-- START Source --

I've done a few things worth pointing out.

  • I stopped prepending lst to the name of your parameters, because you don't need to say their type. Just give them better names overall.
  • If num and dollars are always provided then don't allow them to be None.
  • You say you won't ever have a negative value of x, but defensive programming says you should throw an exception if it is.
  • If the approved list isn't provided, then I use a list of empty values so the zipping works correctly.
  • I explicitly throw some exceptions if you get poorly formed data in your lists, i.e. if you don't have enough data.

Beyond that, we just iterate over the thresholds until we find one we don't exceed, and return that one. Otherwise, we default to the (presumably) last element.

It's possible this will take a bit of a performance hit, especially if you add a bunch of thresholds, but the benefit in readability is almost certainly worth it unless it makes it too slow. It isn't too slow until it exceeds some measurable threshold that is set by your business needs.

-- END Source --
-- START Listed records --

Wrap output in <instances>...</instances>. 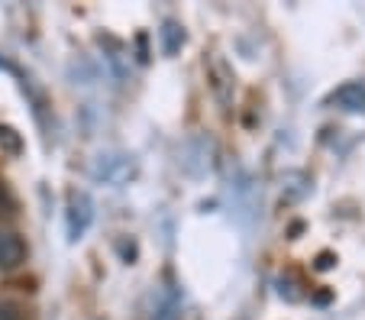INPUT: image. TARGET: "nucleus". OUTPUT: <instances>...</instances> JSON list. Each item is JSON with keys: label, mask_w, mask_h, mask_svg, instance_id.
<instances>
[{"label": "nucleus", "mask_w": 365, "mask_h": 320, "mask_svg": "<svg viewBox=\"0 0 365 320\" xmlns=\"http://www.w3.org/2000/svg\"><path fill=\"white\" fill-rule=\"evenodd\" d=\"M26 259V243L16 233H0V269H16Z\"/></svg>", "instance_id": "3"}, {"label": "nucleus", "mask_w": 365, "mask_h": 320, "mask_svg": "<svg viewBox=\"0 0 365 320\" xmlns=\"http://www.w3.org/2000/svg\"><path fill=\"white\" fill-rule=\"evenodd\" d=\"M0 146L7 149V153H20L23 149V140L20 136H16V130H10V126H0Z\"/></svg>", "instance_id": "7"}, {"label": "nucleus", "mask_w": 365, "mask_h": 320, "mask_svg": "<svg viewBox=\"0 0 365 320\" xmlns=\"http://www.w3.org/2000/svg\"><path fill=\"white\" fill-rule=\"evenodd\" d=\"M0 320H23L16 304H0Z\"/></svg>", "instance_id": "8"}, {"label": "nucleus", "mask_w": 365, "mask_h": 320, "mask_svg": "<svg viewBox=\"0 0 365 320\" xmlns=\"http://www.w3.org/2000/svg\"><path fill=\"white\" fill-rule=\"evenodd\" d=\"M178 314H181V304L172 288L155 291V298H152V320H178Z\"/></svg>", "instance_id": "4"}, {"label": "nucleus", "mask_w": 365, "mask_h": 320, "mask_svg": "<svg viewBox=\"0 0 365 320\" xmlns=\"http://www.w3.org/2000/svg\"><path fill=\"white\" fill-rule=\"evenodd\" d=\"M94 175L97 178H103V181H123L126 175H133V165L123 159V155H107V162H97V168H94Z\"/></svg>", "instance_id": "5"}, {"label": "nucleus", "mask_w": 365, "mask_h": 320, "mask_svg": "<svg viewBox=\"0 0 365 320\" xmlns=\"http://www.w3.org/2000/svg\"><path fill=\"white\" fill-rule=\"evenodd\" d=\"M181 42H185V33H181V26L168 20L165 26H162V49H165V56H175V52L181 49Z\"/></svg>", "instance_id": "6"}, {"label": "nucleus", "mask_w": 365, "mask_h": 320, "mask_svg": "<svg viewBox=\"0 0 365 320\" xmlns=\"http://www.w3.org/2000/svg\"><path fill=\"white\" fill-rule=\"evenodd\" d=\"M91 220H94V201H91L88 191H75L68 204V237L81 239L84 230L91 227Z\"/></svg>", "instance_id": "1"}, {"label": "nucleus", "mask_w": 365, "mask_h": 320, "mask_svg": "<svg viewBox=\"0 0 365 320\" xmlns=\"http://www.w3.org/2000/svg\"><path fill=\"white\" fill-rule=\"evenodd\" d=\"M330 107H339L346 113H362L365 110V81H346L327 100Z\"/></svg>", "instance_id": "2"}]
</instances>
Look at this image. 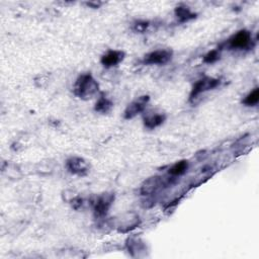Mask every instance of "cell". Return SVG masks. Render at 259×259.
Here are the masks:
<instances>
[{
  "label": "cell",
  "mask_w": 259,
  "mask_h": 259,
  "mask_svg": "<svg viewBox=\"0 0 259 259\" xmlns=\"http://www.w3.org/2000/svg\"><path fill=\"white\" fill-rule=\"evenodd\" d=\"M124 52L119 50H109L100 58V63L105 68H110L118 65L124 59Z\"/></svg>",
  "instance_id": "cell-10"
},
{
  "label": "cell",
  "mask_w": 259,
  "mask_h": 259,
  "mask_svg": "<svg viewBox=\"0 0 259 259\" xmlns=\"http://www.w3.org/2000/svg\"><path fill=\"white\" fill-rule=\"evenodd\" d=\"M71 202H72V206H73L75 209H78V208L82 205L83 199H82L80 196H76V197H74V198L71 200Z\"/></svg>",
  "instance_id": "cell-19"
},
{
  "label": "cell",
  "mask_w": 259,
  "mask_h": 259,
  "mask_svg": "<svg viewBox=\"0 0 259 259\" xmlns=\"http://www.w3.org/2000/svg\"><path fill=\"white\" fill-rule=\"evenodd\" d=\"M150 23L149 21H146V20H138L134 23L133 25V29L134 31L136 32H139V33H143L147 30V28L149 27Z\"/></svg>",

-- END Listed records --

■ Written exercise 1 ■
In the code review notes, what is used when the approved list isn't provided?
■ Written exercise 2 ■
Continue the code review notes from their last sentence.

■ Expected output 1 ■
A list of empty values, so the zipping works correctly.

■ Expected output 2 ■
Everything here and below is part of my original answer, which was incorrect as per the misunderstanding I mentioned above. Left for posterity

Your code is super repetitive, and could be easily cleaned up like so:

def dollar_band_splits(x, num=None, dollars=None, approved=None):
    if approved == None or x < 0:
        return None
    thresholds = [125000, 250000, 500000, 1000000, 5000000]
    zipped = zip(num, dollars, approved)
    for i, threshold in enumerate(thresholds):
        if x < threshold:
            return zipped[i]
    return zipped[len(thresholds)]

I fixed a few things here:

  • I stopped appending lst to the name of your parameters, because you don't need to say their type. Just give them better names overall.
  • I returned None instead of '' when there wasn't a value, because that makes more sense to me
  • I fixed what was probably a bug by returning None when x < 0. In the comments you indicated that you won't have any negative values - in that case I would throw an exception if x < 0.
  • I check right away if the lists aren't present, in which case you can break out early.

Otherwise this just looks at all of the thresholds and if they don't meet them, return the appropriate value. It's possible this will take a bit of a performance hit, especially if you add a bunch of thresholds, but the benefit in readability is almost certainly worth it unless it makes it too slow.

Too slow should be a measurable threshold that is determined by what is acceptable for your application, not a gut feeling.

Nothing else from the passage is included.